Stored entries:
--------
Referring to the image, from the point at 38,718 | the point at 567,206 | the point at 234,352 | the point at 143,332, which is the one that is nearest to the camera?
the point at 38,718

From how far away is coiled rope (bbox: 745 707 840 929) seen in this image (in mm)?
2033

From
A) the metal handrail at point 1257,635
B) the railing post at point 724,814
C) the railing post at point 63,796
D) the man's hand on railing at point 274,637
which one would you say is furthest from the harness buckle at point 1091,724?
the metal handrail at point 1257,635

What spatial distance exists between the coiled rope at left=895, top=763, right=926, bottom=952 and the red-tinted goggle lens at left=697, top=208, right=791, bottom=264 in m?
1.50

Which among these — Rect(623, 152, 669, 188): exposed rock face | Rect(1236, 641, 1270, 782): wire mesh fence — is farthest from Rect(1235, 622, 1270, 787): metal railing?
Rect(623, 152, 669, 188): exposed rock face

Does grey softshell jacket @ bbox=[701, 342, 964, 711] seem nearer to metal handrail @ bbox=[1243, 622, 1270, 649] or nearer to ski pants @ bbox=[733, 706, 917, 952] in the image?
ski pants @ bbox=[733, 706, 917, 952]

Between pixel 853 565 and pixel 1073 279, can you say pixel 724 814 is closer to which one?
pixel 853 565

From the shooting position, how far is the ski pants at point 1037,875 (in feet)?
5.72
--------
→ Exercise:
Copy the material above, line for line.

→ Worked answer:
Referring to the image, from the point at 38,718 | the point at 567,206 | the point at 234,352 | the point at 143,332, which is the one that is nearest to the camera?
the point at 38,718

From how far away is coiled rope (bbox: 745 707 840 929) seen in this image (in mm)?
2033

From
A) the metal handrail at point 1257,635
B) the railing post at point 724,814
C) the railing post at point 63,796
D) the man's hand on railing at point 274,637
which one would you say is furthest from the harness buckle at point 1091,724?
the metal handrail at point 1257,635

What spatial distance exists between the coiled rope at left=895, top=763, right=926, bottom=952 and the red-tinted goggle lens at left=697, top=208, right=791, bottom=264 in m?
1.50

Which among these — Rect(623, 152, 669, 188): exposed rock face | Rect(1236, 641, 1270, 782): wire mesh fence — is farthest from Rect(1235, 622, 1270, 787): metal railing?
Rect(623, 152, 669, 188): exposed rock face

Does grey softshell jacket @ bbox=[701, 342, 964, 711] seem nearer to metal handrail @ bbox=[1243, 622, 1270, 649] or nearer to ski pants @ bbox=[733, 706, 917, 952] in the image?
ski pants @ bbox=[733, 706, 917, 952]

Between pixel 853 565 and pixel 1073 279, can you say pixel 724 814 is closer to which one?
pixel 853 565

From the shooting position, how far is the ski pants at point 1037,875 (in feet)?
5.72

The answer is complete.